"""
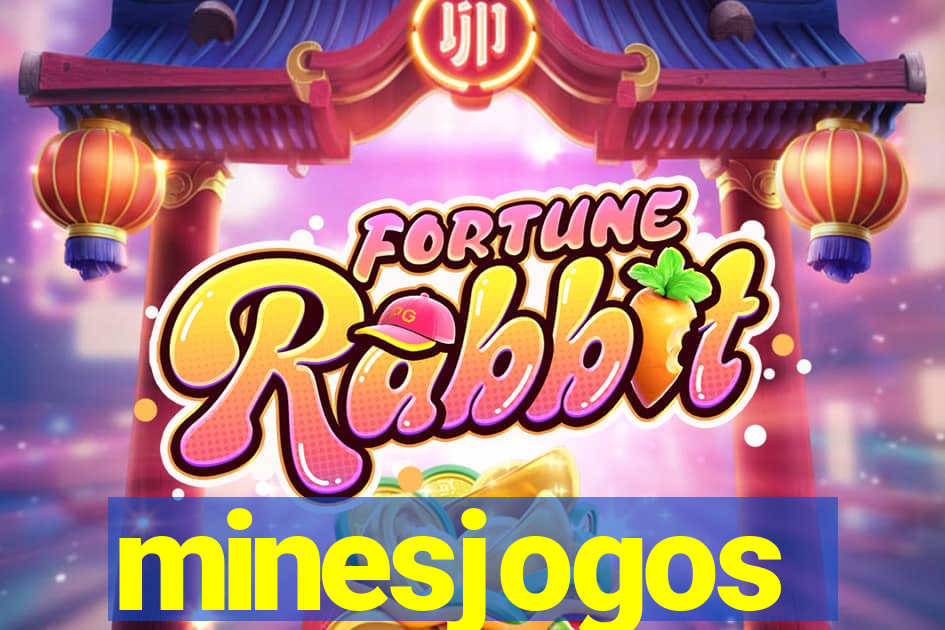 minesjogos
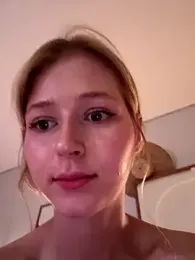 LunaRase — Stripchat recorded stream screenshot (10 Jan 2026)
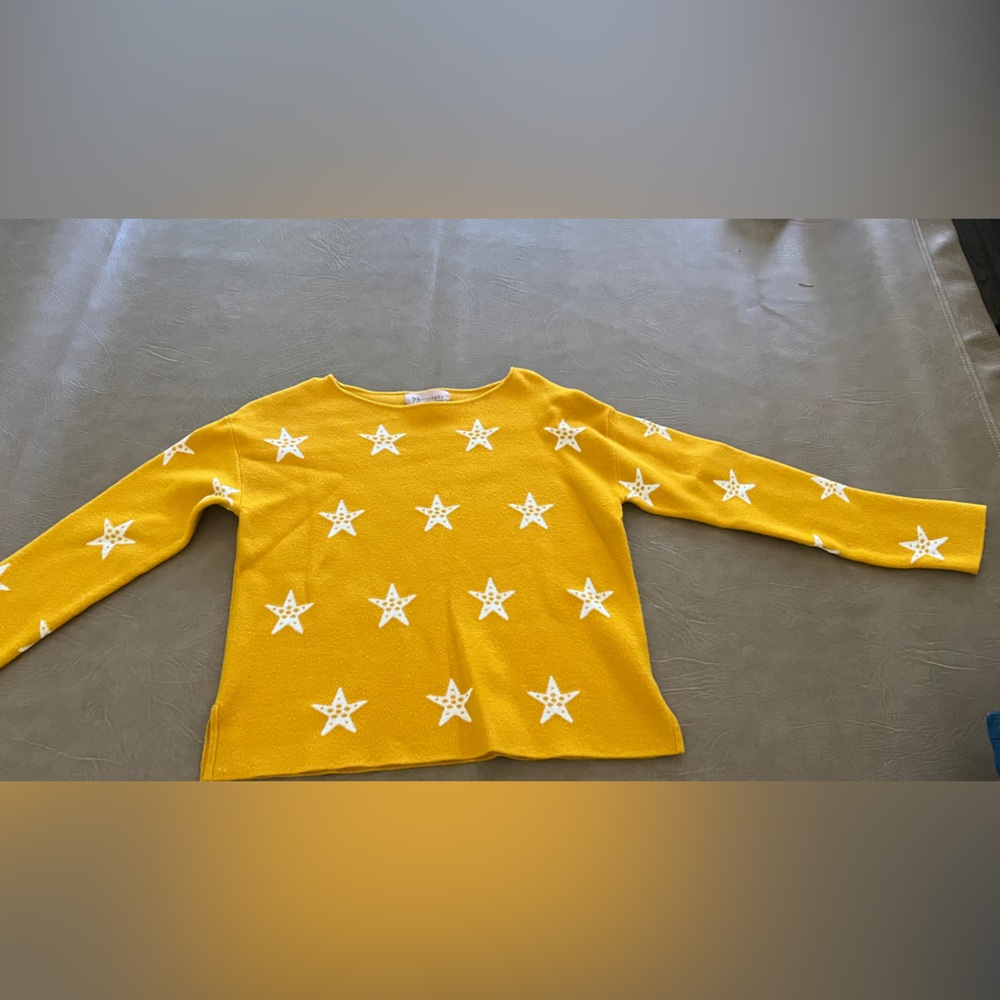 Philosophy  Sweater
"""
What is needed ▸ The lines from the one containing "LunaRase — Stripchat" through the end of the data above are to be copied exactly, both ends included, and pictures are to be omitted.

Response box ▸
 LunaRase — Stripchat recorded stream screenshot (10 Jan 2026)
 Philosophy  Sweater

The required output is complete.